‘Beef Cuts’ deploys an intuitive examination of motion and spatial awareness through figurative arrangements — a modular whole developing through swarm behaviour, the artist interested in connotations or questions raised by the fragmented composition. True to its title, each separate piece is modelled on cuts of meat or segments of animal. Hand-made fragments of white porcelain are combined with those sourced from a moulding process, the real and the imaginary combining in a synthesis that obscures origin and evades simple formalism.
Dryden Well’s use of meat or animal parts lends his sculpture an uncanny presence — the biological forms destabilised by a residual abstraction and odd purveying comedy in the value of use of such odd source material. The kinetics of “Movement Stack 8” seem bound to the structural dynamics of muscle (and in direct conflict with the natural solidity of the clean ceramic casts), exploiting the sense of compressed energy conveyed in the wings in a repeated sequence to create a pouncing movement even in stasis.
Recognising the fluid structure and sense of movement held in flesh even as it is stricken from the bone, artist Dryden Wells utilises the form and de-familiarised structure of pieces of meat for strange modular arrays — ordering or stacking these animal parts through a multitude of shifting casts that begin to coalesce into a larger arrangement of space and shoal or colony-like relationship. With “Stack 6” Wells seems to take a pleasure in re-structuring an animal profile from the constituent parts, the silhouette and sloping migration of ceramic elements reminiscent of any quadrupedal muscle structure — a simple layer of glaze over one node outlining the ‘head’ and bringing the creature into focus.
Interior and exterior spaces are primary oppositions that I use in my work both formally and conceptually. Using animal forms as a subjects for my process and vehicles for my content, I am able to address these spaces literally and metaphorically. The animal form allows me to juxtapose other distinct opposites such as life and death, positive and negative. I feel that through this synthesis I am presenting questions and concerns which are not necessarily answered in the work.

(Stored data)
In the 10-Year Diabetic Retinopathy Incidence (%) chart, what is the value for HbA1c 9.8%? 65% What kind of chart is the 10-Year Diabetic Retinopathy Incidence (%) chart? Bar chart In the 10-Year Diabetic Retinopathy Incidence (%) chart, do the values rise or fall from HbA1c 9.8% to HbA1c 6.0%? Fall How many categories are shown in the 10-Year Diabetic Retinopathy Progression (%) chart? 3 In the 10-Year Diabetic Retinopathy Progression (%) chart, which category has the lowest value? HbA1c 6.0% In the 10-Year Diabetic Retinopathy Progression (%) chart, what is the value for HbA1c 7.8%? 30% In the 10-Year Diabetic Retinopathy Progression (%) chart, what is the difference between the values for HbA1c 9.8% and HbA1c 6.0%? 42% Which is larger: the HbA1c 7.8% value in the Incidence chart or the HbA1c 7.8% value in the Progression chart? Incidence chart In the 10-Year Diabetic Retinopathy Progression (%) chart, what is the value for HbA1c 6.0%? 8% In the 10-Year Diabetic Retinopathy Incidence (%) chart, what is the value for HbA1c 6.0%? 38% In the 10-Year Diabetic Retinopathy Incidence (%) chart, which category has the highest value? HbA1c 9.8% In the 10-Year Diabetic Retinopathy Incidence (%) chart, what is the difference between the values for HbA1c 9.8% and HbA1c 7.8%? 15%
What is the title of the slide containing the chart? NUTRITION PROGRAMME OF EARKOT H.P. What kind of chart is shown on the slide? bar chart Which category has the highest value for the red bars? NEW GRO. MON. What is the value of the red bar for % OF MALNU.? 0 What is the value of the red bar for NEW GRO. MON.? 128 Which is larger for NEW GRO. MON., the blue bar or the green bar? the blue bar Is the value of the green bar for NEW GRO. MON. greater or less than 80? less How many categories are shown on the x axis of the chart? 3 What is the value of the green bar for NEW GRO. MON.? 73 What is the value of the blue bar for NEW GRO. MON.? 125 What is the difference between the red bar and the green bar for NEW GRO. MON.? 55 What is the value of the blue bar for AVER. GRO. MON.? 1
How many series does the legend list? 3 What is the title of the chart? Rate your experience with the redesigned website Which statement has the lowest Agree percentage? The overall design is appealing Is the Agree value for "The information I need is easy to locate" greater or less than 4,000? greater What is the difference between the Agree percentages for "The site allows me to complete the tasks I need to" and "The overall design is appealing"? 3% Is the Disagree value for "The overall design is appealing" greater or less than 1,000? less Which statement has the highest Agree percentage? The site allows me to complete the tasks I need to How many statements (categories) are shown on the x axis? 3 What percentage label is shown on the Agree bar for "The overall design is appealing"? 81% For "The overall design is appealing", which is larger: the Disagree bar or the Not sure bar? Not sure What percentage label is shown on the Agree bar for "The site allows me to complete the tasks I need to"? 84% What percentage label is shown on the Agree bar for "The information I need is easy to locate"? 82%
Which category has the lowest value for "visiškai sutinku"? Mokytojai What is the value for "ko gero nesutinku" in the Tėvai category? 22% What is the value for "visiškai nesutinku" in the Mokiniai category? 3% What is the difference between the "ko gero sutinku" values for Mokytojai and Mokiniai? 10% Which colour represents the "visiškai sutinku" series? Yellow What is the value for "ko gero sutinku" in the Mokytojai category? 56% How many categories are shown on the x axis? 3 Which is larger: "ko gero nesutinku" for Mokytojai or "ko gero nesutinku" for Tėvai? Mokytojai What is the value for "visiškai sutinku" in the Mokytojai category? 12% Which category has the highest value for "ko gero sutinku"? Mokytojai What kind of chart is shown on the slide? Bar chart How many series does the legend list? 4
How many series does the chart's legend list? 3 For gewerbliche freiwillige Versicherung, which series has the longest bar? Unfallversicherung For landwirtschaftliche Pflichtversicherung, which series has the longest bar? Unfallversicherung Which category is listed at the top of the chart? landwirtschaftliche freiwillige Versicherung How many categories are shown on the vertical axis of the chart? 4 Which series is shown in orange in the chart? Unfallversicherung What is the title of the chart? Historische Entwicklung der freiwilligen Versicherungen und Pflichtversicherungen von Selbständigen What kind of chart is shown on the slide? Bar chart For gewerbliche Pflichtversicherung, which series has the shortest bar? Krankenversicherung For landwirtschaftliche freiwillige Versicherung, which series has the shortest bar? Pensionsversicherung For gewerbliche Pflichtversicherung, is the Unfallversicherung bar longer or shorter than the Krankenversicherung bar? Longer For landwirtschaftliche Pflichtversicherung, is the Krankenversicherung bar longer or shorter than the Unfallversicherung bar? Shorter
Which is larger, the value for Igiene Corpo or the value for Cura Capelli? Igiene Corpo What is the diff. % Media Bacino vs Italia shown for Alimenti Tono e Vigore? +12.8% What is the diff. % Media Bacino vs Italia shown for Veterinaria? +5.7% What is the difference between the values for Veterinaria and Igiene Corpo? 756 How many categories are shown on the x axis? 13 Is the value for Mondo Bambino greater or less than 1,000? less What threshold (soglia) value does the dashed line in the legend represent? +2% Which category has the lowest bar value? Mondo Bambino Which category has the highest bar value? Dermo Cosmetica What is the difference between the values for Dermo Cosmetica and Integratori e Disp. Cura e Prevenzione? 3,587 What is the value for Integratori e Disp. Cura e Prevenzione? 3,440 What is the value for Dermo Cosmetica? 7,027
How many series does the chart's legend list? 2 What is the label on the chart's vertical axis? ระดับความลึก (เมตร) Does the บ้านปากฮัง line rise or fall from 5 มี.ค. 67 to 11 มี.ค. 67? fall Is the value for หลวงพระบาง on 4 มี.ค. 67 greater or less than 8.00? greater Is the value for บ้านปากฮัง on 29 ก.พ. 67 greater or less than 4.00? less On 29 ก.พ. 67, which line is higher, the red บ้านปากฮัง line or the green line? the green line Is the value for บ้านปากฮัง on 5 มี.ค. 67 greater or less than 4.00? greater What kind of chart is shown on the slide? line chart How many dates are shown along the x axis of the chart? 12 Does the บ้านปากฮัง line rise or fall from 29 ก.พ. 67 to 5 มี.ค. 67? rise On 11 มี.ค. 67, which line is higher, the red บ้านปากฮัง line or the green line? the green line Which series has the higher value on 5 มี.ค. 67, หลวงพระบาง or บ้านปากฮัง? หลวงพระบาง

-- Task instructions --
1. In the text on the ceramic sculptures, the artist's own statement explains why animal forms are used. What reason does it give, in one to three sentences?
2. Duplicate the part of the text on the ceramic sculptures between "Recognising the fluid" and "creature into focus.", inclusive.
Draw only on the text to do this work.

-- Answers by item number --
1. Using animal forms as subjects and vehicles for content lets the artist address interior and exterior spaces both literally and metaphorically. The animal form also allows other distinct opposites, such as life and death or positive and negative, to be juxtaposed.

2.
Recognising the fluid structure and sense of movement held in flesh even as it is stricken from the bone, artist Dryden Wells utilises the form and de-familiarised structure of pieces of meat for strange modular arrays — ordering or stacking these animal parts through a multitude of shifting casts that begin to coalesce into a larger arrangement of space and shoal or colony-like relationship. With “Stack 6” Wells seems to take a pleasure in re-structuring an animal profile from the constituent parts, the silhouette and sloping migration of ceramic elements reminiscent of any quadrupedal muscle structure — a simple layer of glaze over one node outlining the ‘head’ and bringing the creature into focus.